Copy out the listing below, renaming every "dress shoe" to "leather shoe" and changing nothing else.

--- START RECORDS PROVIDED ---

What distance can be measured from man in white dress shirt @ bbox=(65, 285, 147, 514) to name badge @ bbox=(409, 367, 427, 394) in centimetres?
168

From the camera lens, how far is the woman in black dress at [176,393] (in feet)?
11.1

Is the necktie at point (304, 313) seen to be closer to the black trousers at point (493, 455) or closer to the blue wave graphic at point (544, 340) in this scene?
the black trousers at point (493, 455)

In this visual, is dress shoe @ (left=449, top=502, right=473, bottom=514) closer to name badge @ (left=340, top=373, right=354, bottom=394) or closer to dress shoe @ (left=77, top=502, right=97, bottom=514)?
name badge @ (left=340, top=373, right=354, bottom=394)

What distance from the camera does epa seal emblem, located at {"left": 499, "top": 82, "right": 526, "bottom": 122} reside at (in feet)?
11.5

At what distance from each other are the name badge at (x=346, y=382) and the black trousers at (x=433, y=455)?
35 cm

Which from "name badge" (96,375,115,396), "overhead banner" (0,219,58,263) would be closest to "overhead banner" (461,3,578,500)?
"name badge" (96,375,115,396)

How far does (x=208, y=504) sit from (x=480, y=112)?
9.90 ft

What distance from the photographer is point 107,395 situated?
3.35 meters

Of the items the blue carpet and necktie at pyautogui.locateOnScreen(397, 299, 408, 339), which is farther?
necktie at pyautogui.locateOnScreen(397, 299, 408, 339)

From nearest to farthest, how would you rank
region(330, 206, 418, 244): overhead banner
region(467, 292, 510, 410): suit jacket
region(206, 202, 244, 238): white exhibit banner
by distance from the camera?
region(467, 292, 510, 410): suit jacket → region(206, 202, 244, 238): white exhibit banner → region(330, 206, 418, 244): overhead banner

--- END RECORDS PROVIDED ---

SOLUTION TO THIS TASK:
What distance can be measured from man in white dress shirt @ bbox=(65, 285, 147, 514) to name badge @ bbox=(409, 367, 427, 394) in centimetres?
168

From the camera lens, how far is the woman in black dress at [176,393] (in feet)?
11.1

Is the necktie at point (304, 313) seen to be closer to the black trousers at point (493, 455) or closer to the blue wave graphic at point (544, 340) in this scene?
the black trousers at point (493, 455)

In this visual, is leather shoe @ (left=449, top=502, right=473, bottom=514) closer to name badge @ (left=340, top=373, right=354, bottom=394) or closer to leather shoe @ (left=77, top=502, right=97, bottom=514)?
name badge @ (left=340, top=373, right=354, bottom=394)

What distance from the camera does epa seal emblem, located at {"left": 499, "top": 82, "right": 526, "bottom": 122} reside at (in feet)?
11.5

At what distance from each other are the name badge at (x=346, y=382) and the black trousers at (x=433, y=455)?
35 cm

Which from "name badge" (96,375,115,396), "overhead banner" (0,219,58,263) would be closest to "overhead banner" (461,3,578,500)?
"name badge" (96,375,115,396)

How far does (x=208, y=504) sit from (x=480, y=112)?
9.90 ft

What distance from the photographer is point 107,395 situated?
3.35 meters

Of the items the blue carpet and necktie at pyautogui.locateOnScreen(397, 299, 408, 339), which is farther?
necktie at pyautogui.locateOnScreen(397, 299, 408, 339)

From nearest to farthest, how would you rank
region(330, 206, 418, 244): overhead banner
region(467, 292, 510, 410): suit jacket
region(206, 202, 244, 238): white exhibit banner
by distance from the camera?
region(467, 292, 510, 410): suit jacket → region(206, 202, 244, 238): white exhibit banner → region(330, 206, 418, 244): overhead banner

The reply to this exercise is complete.